Stage 5 -- Display-name enrichment

Purpose

Backfill missing or generic display names using built-in LOINC and SNOMED lookup tables.

What it fixes

EHR exports sometimes carry codes without display strings, or with non-human-readable placeholders like "no display" or "unknown". Without enrichment, dashboard users see this:

Code Display After enrichment
8480-6 (empty) Systolic blood pressure
4548-4 no display Hemoglobin A1c
86044005 (empty) Amyotrophic lateral sclerosis

Lookup tables

The pipeline ships two embedded lookup tables:

  • LOINC_DISPLAY -- ~80 commonly-seen lab and vital-sign codes (CBC, CMP, lipid panel, thyroid, coagulation, cardiac markers, pulmonary tests, the ALSFRS-R itself).
  • SNOMED_DISPLAY -- ALS, common comorbidities (hypertension, diabetes, COPD, atrial fibrillation, depression, anxiety).

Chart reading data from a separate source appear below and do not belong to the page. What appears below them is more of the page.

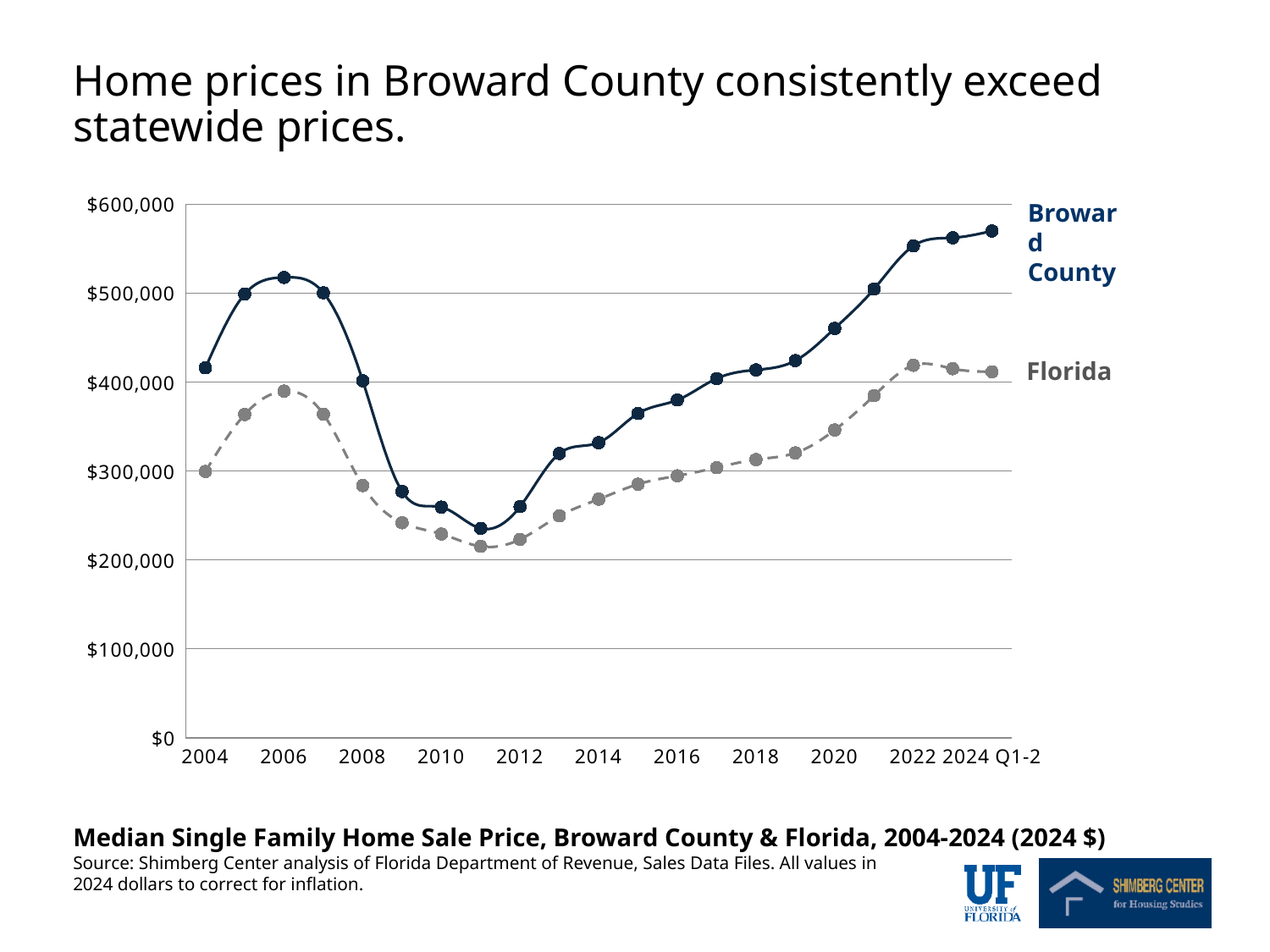
What is the title of the chart? Median Single Family Home Sale Price, Broward County & Florida, 2004-2024 (2024 $) In which year does the Broward County series reach its highest value? 2024 Q1-2 Does the Broward County series rise or fall between 2006 and 2011? Fall Which two series are plotted on the chart? Broward County and Florida Is the Florida value for 2011 greater or less than $300,000? less What kind of chart is shown on the slide? Line chart Is the Broward County value for 2006 greater or less than $500,000? greater Is the Broward County value for 2011 greater or less than $200,000? greater In which year does the Broward County series reach its lowest value? 2011 In 2016, which series has the higher value, Broward County or Florida? Broward County How many series does the chart show? 2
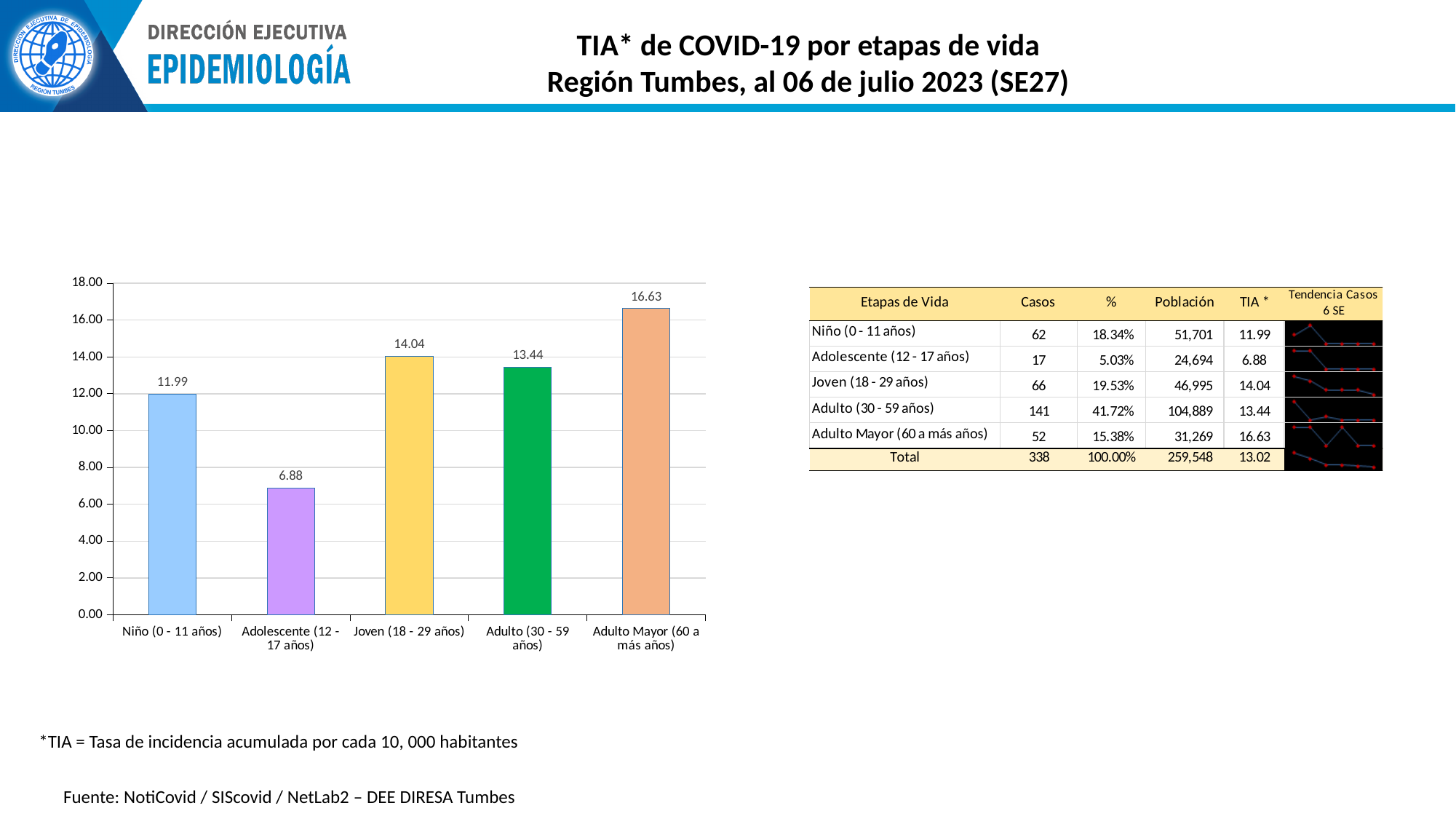
What is the TIA value shown for Niño (0 - 11 años) in the bar chart? 11.99 How many life-stage categories are plotted in the bar chart? 5 What is the TIA value shown for Joven (18 - 29 años) in the bar chart? 14.04 Which life stage has the highest bar in the chart? Adulto Mayor (60 a más años) Is the value for Adulto (30 - 59 años) greater or less than 12.00? greater Which has a higher TIA value in the chart, Joven (18 - 29 años) or Adulto (30 - 59 años)? Joven (18 - 29 años) What is the difference between the TIA values for Adulto Mayor (60 a más años) and Adolescente (12 - 17 años)? 9.75 What is the TIA value shown for Adolescente (12 - 17 años) in the bar chart? 6.88 Which life stage has the lowest bar in the chart? Adolescente (12 - 17 años) What is the difference between the TIA values for Joven (18 - 29 años) and Adulto (30 - 59 años)? 0.60 What is the maximum value shown on the vertical axis of the bar chart? 18.00 What kind of chart is used to show the TIA by life stage? Bar chart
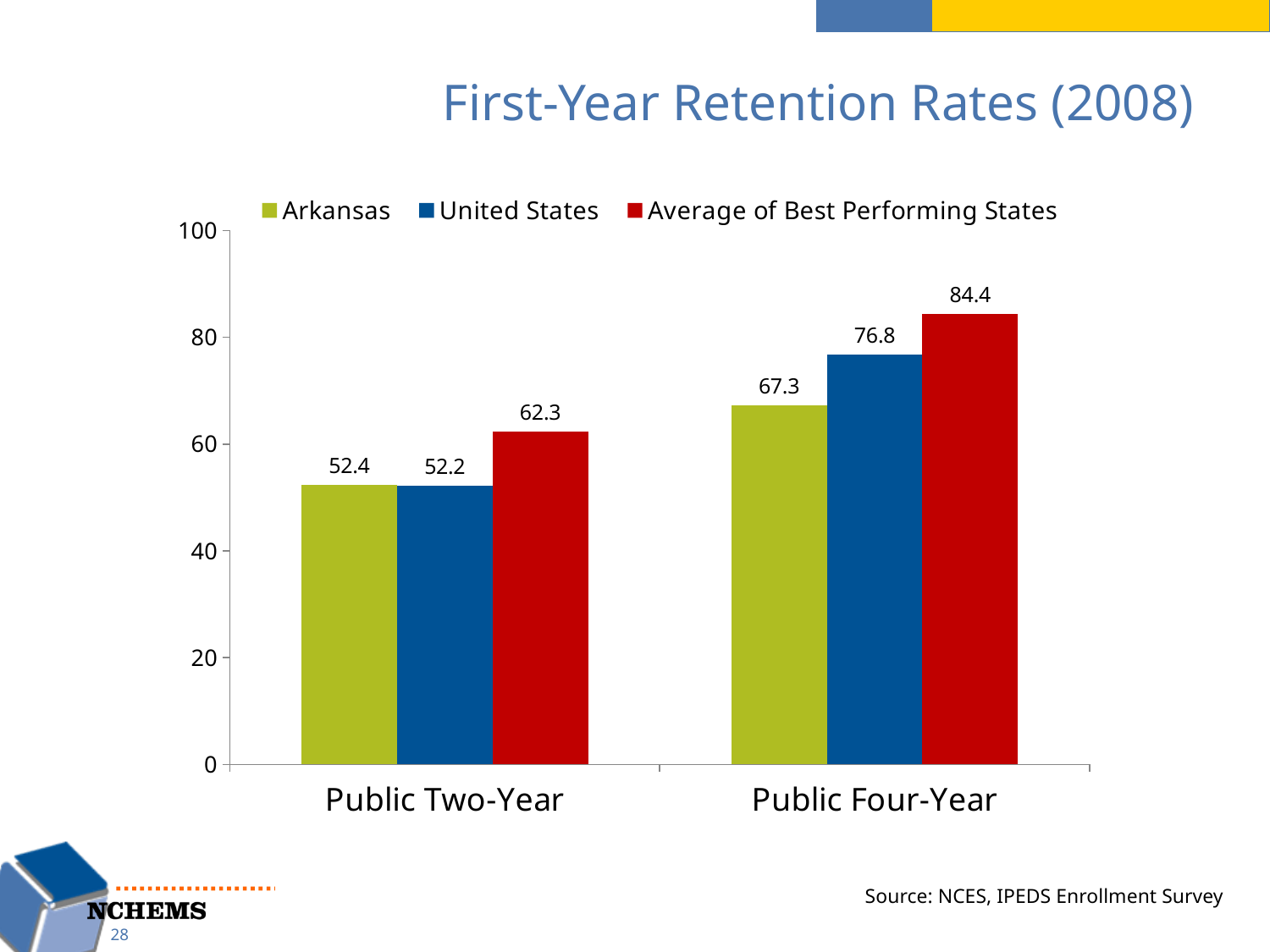
How many series does the legend list? 3 What is the difference between the Average of Best Performing States and the United States at Public Two-Year institutions? 10.1 What is the first-year retention rate for the United States at Public Four-Year institutions? 76.8 Which series has the highest value for Public Four-Year institutions? Average of Best Performing States What is the value for Average of Best Performing States at Public Two-Year institutions? 62.3 What is the difference between the Average of Best Performing States and Arkansas at Public Four-Year institutions? 17.1 Which series has the lowest value for Public Two-Year institutions? United States What is the title of the chart? First-Year Retention Rates (2008) Is the Arkansas value for Public Four-Year institutions greater or less than 60? greater What is the first-year retention rate for Arkansas at Public Two-Year institutions? 52.4 What is the value for Average of Best Performing States at Public Four-Year institutions? 84.4 What kind of chart is shown on the slide? Bar chart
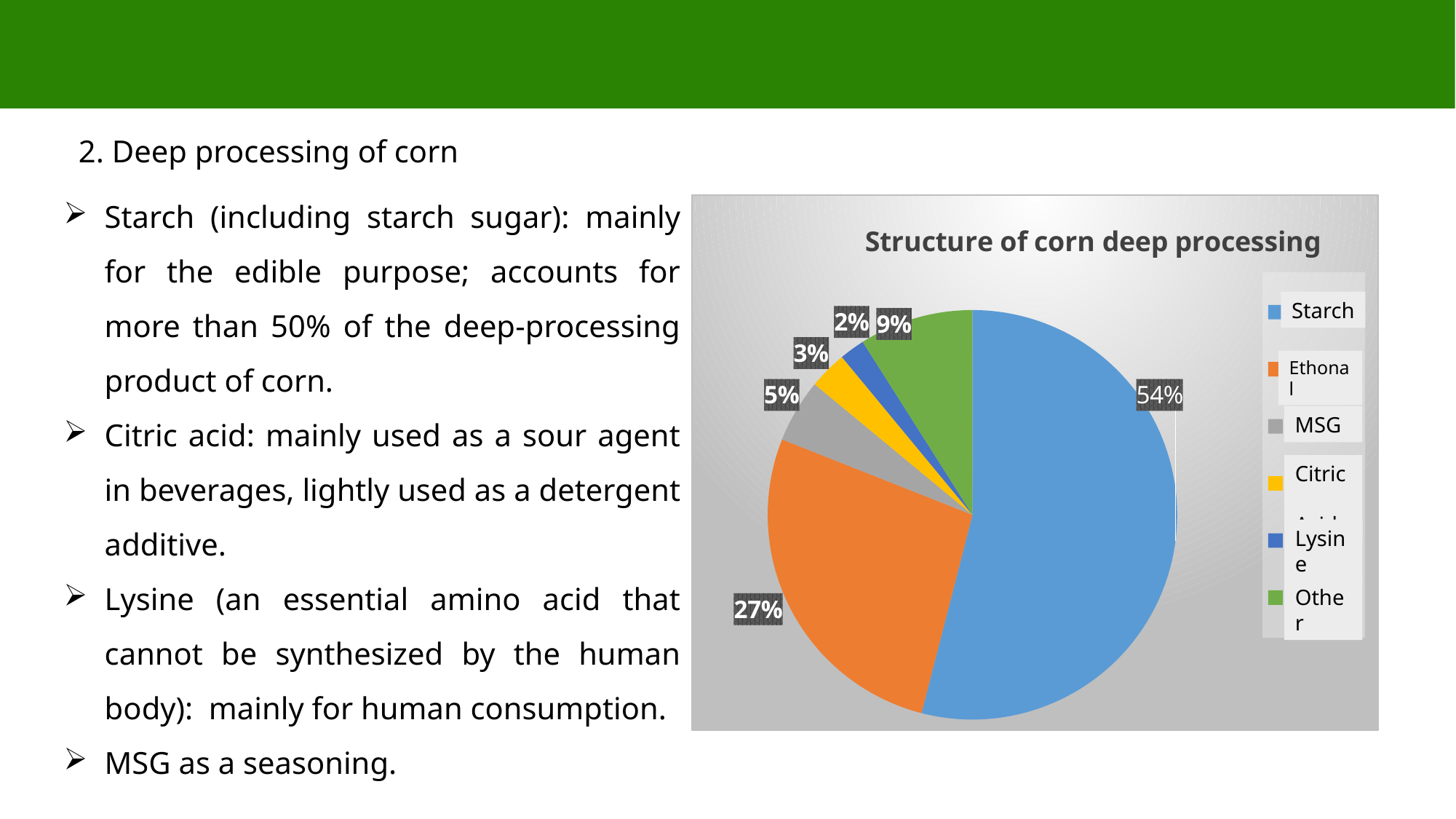
What percentage is shown for Ethonal? 27% How many categories are shown in the pie chart? 6 Which category has the smallest slice of the pie? Lysine Which category has the largest slice of the pie? Starch What kind of chart is shown on the slide? Pie chart Which is larger, the MSG slice or the Other slice? Other What percentage is shown for the Other slice? 9% What percentage is shown for MSG? 5% How many percentage points larger is the Starch slice than the Ethonal slice? 27% What percentage is shown for Lysine? 2% What share of corn deep processing does Starch account for? 54% What is the title of the chart? Structure of corn deep processing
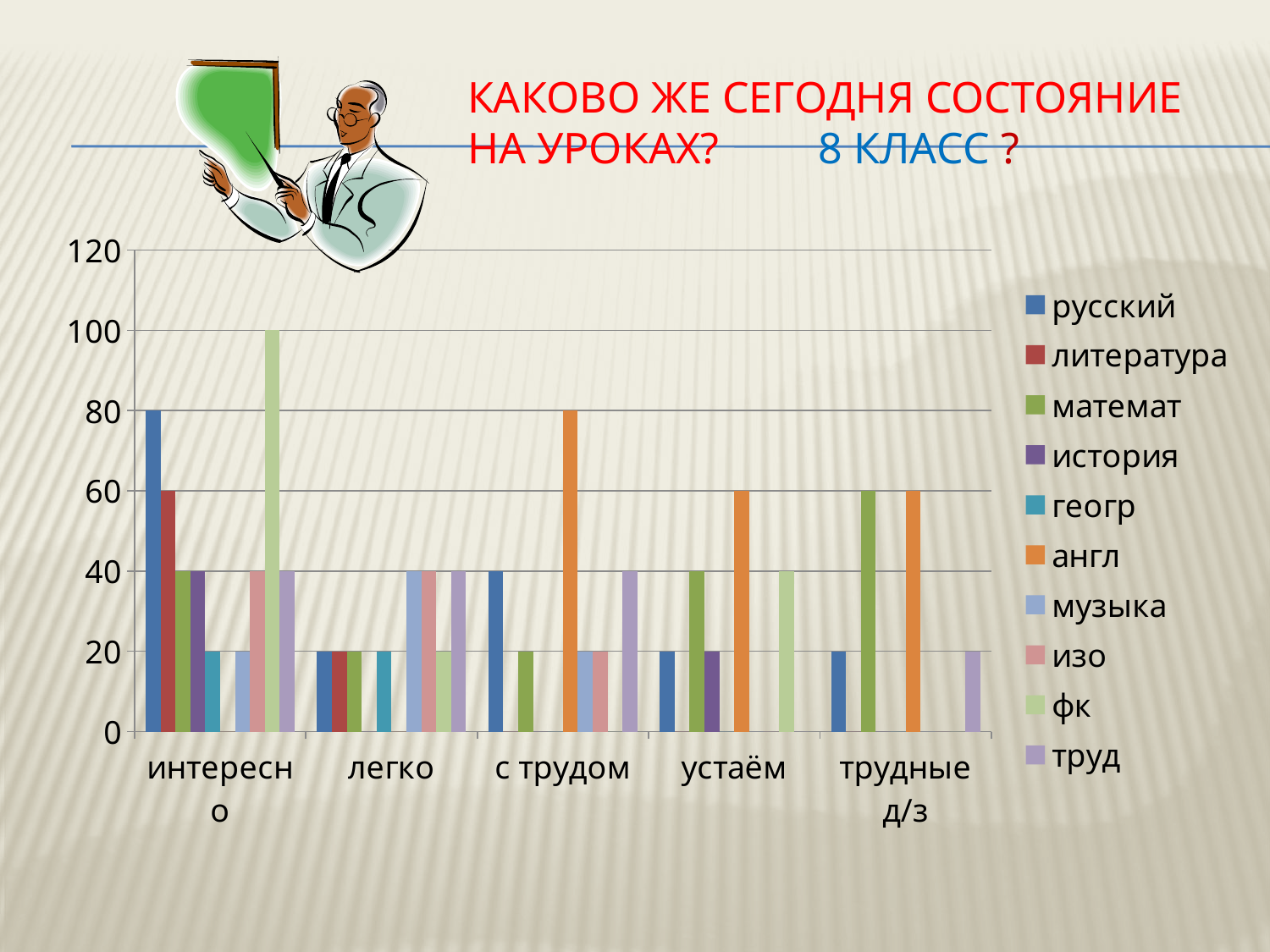
Which is larger in the легко category: музыка or русский? музыка What is the value for русский in the интересно category? 80 What is the value for математ in the трудные д/з category? 60 What kind of chart is shown on the slide? bar chart What is the difference between русский and литература in the интересно category? 20 How many series does the legend list? 10 What is the value for англ in the с трудом category? 80 How many categories are shown along the x axis? 5 Which series is listed first in the legend? русский What is the value for фк in the интересно category? 100 Which series has the highest value in the интересно category? фк Which series has the highest value in the устаём category? англ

These are intentionally narrow. The goal is to fix the most-likely missing displays for an ALS-focused cohort, not to mirror the full LOINC/SNOMED distributions.

Adding entries

Both tables are plain Python dicts at the top of run_pipeline.py. To add codes:

LOINC_DISPLAY = {
    ...
    '12345-6': 'Your new lab name',
}

For comprehensive enrichment, point the pipeline at a full LOINC/SNOMED release. The lookup is dict.get(code), so any mapping you supply works the same way.

Scope of the rule

enrich_one(code, display) returns the existing display unless it's empty or matches one of the placeholder strings ('no display', 'unknown', ''). Any non-empty, non-placeholder display is preserved as-is -- the EHR's own display text wins over the lookup table.